» What is needed
What needs reproducing is the run of lines in the data below starting at the line with "[researcher-annotated camera trap]" and ending at the line with "[citizen-science consensus label]", both ends included. Copy it exactly, without pictures, and add nothing.

» Collected data entries
----
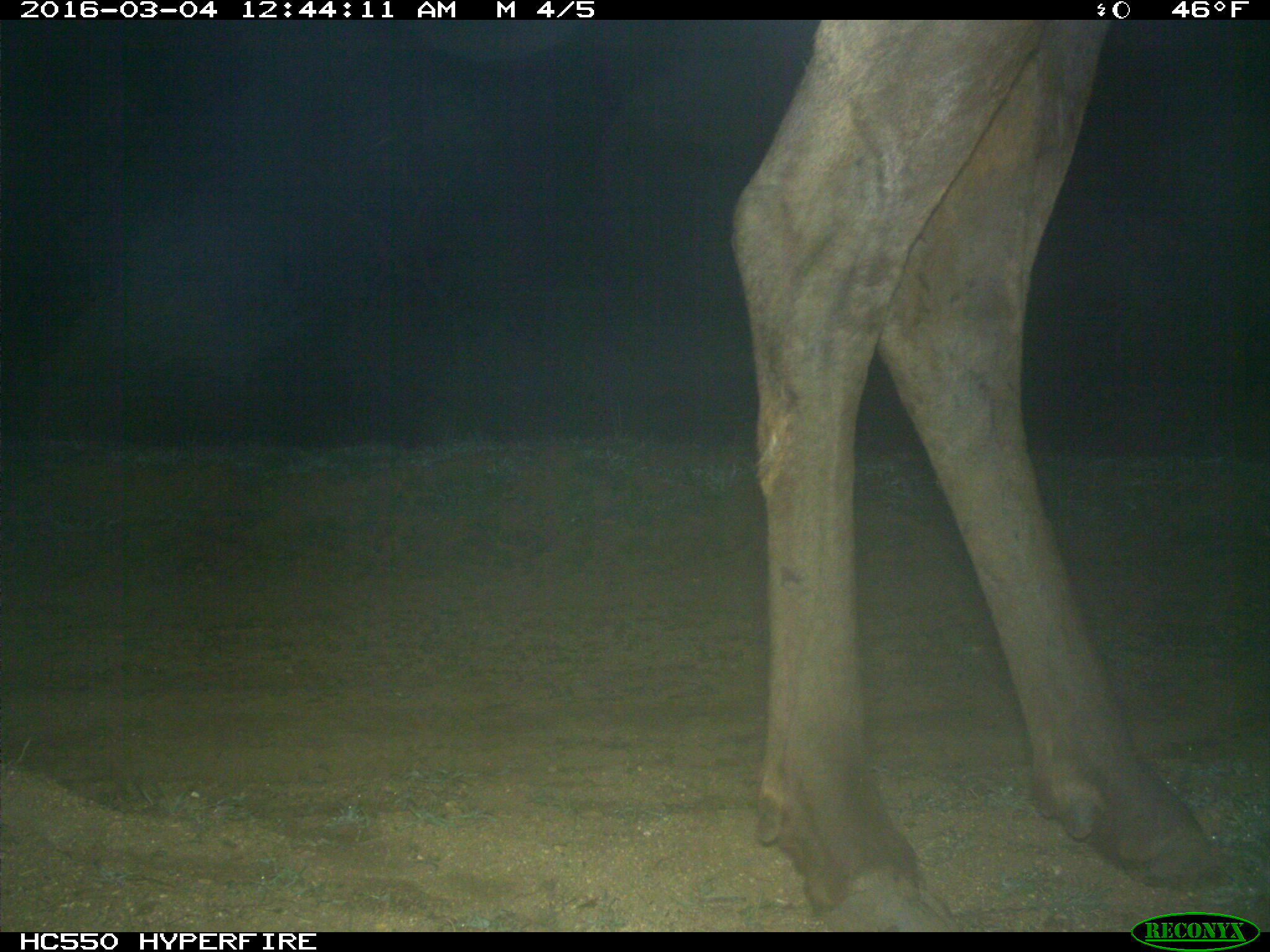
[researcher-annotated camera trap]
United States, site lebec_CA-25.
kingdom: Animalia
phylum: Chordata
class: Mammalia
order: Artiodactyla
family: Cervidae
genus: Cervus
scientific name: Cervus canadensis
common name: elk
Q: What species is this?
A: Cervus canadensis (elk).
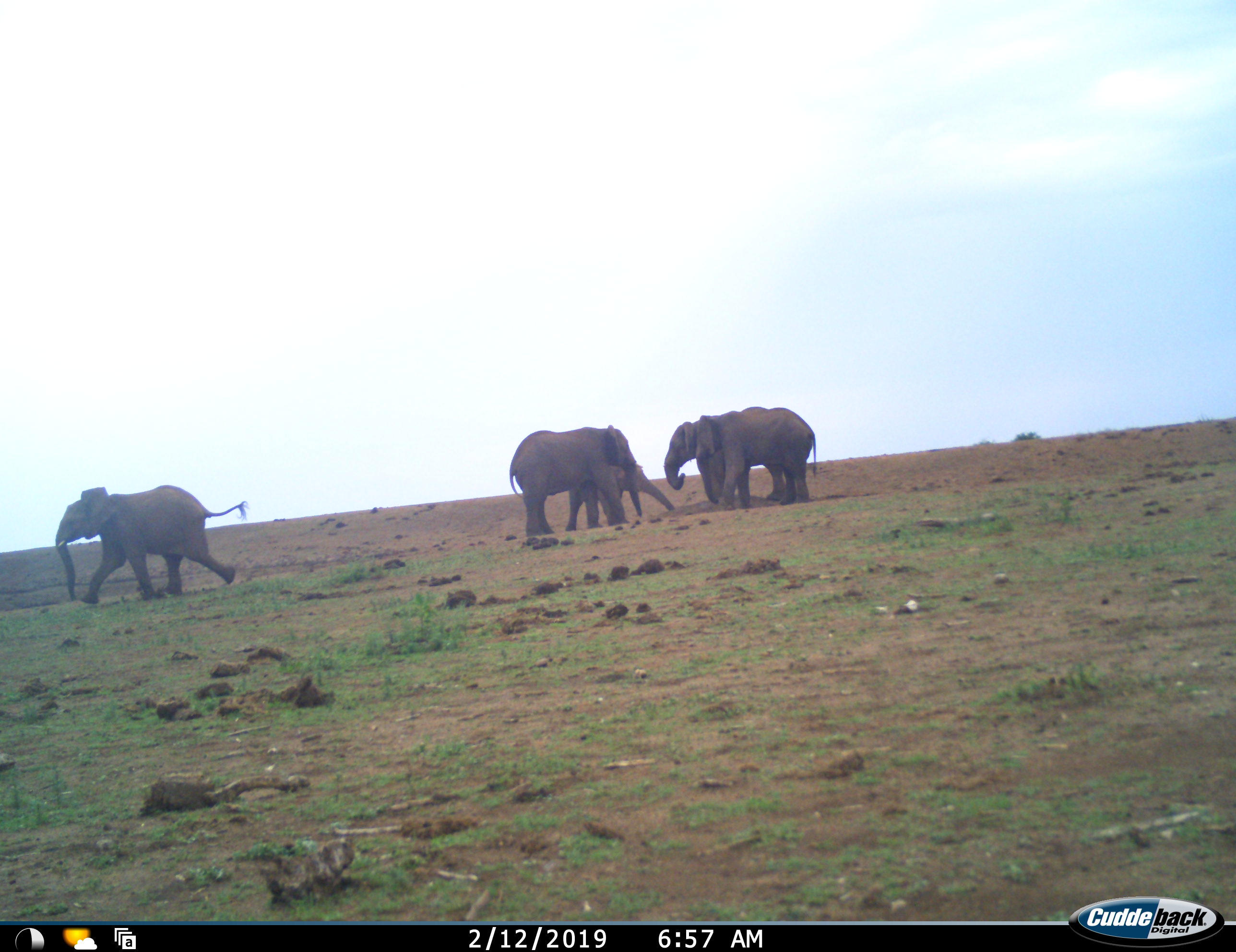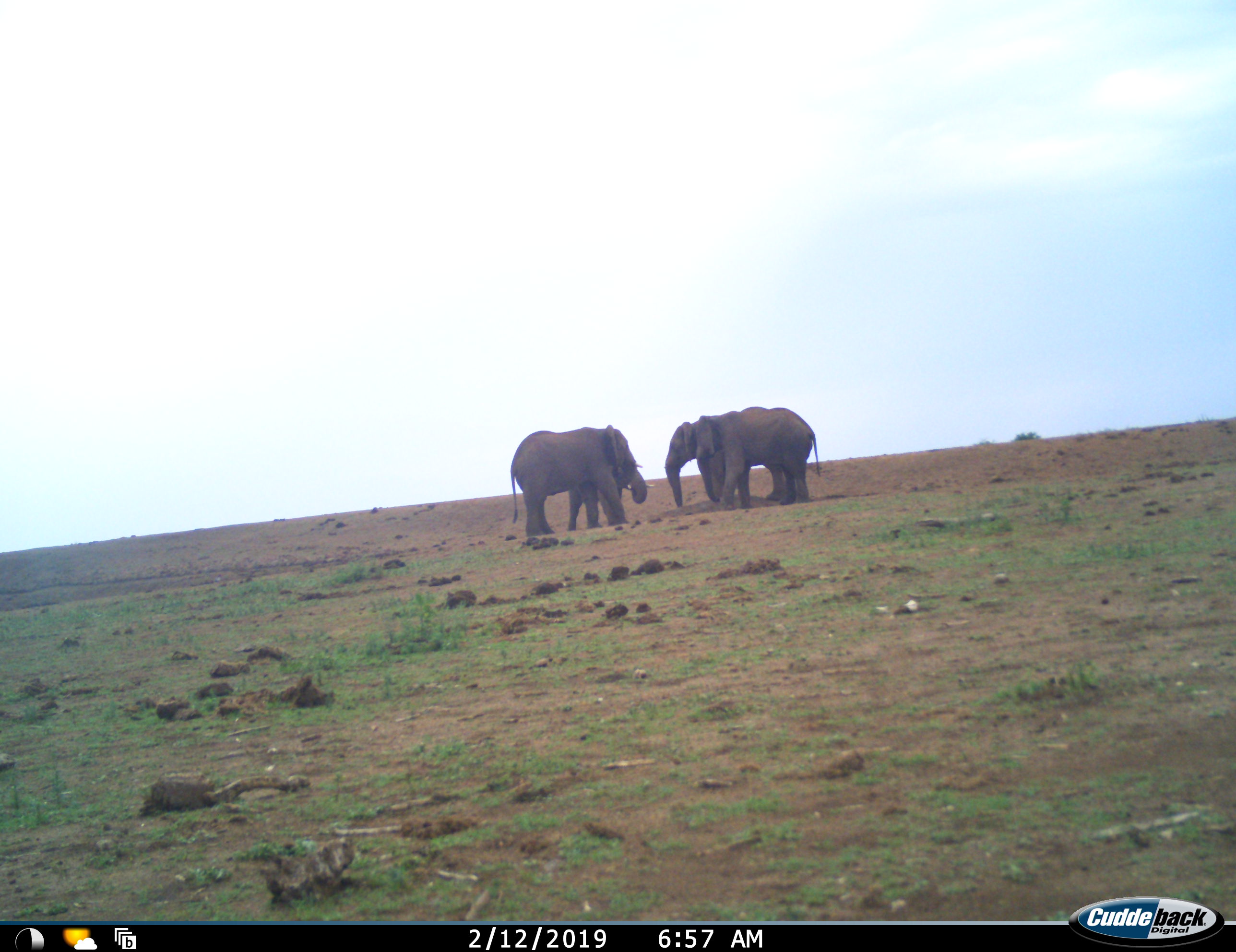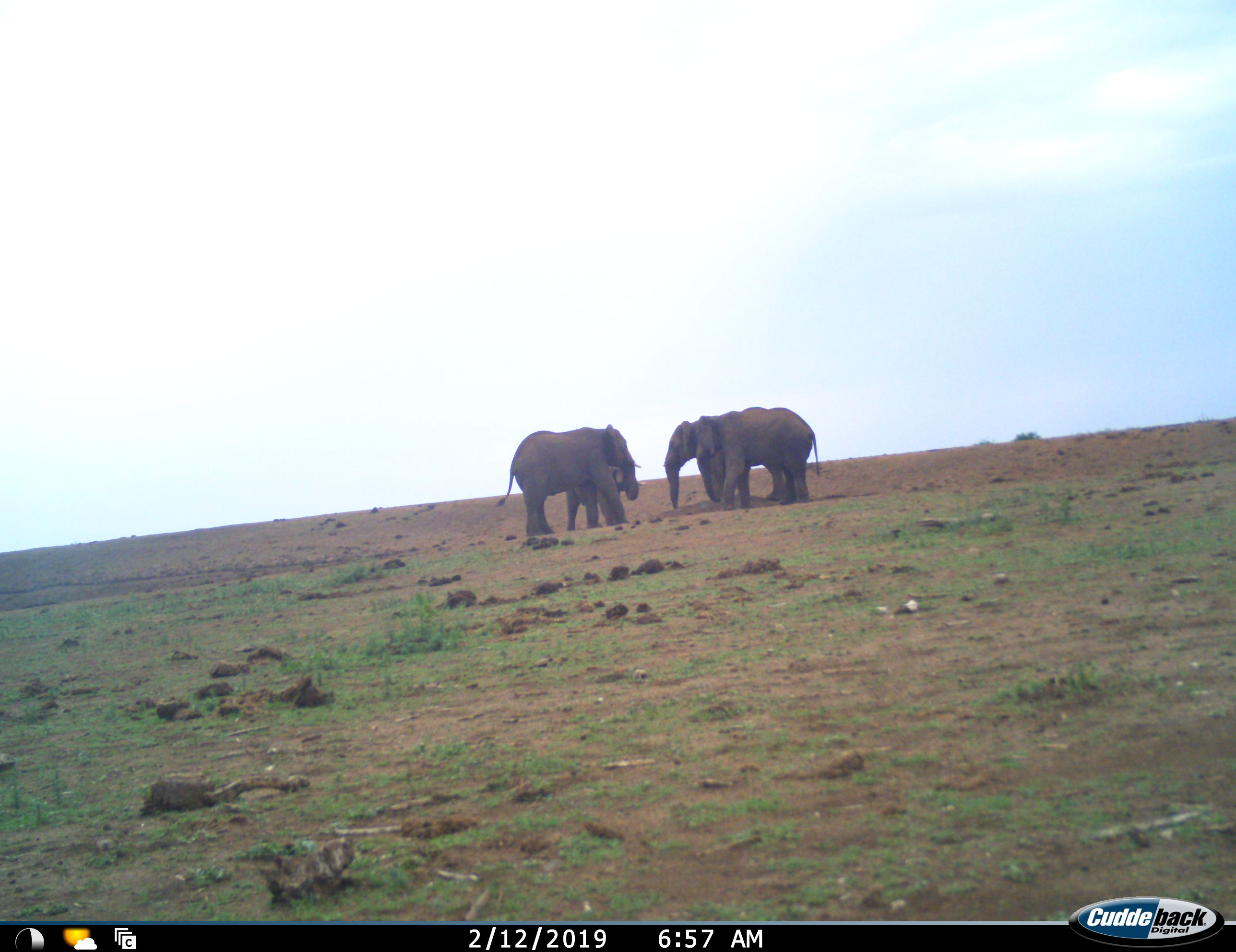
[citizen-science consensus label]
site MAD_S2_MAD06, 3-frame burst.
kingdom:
----
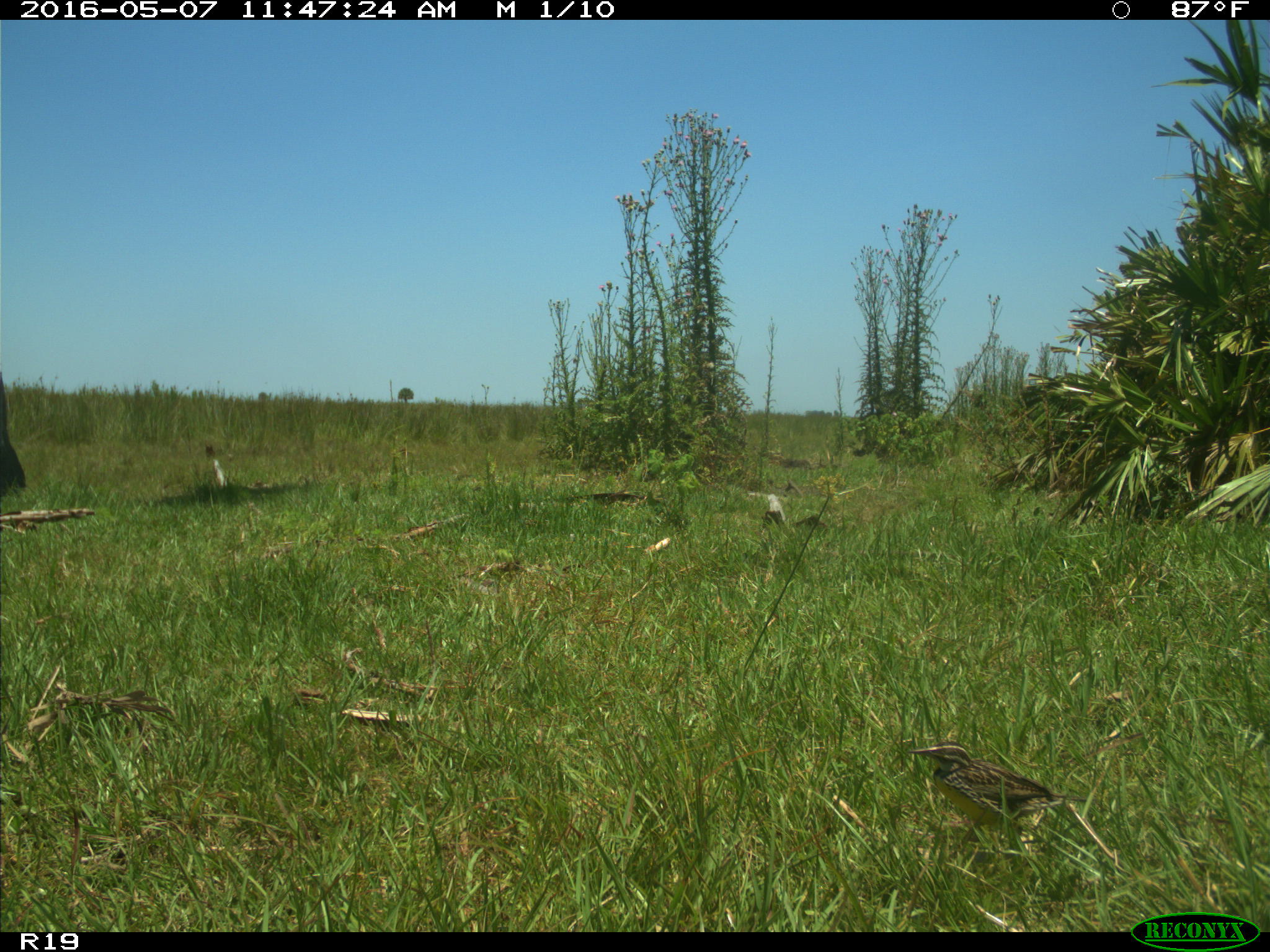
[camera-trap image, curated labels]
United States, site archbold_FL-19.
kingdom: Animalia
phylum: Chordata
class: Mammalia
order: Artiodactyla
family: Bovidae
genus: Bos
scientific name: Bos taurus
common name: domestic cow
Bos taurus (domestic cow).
----
» Answer to this task
[researcher-annotated camera trap]
United States, site lebec_CA-25.
kingdom: Animalia
phylum: Chordata
class: Mammalia
order: Artiodactyla
family: Cervidae
genus: Cervus
scientific name: Cervus canadensis
common name: elk
Q: What species is this?
A: Cervus canadensis (elk).
[citizen-science consensus label]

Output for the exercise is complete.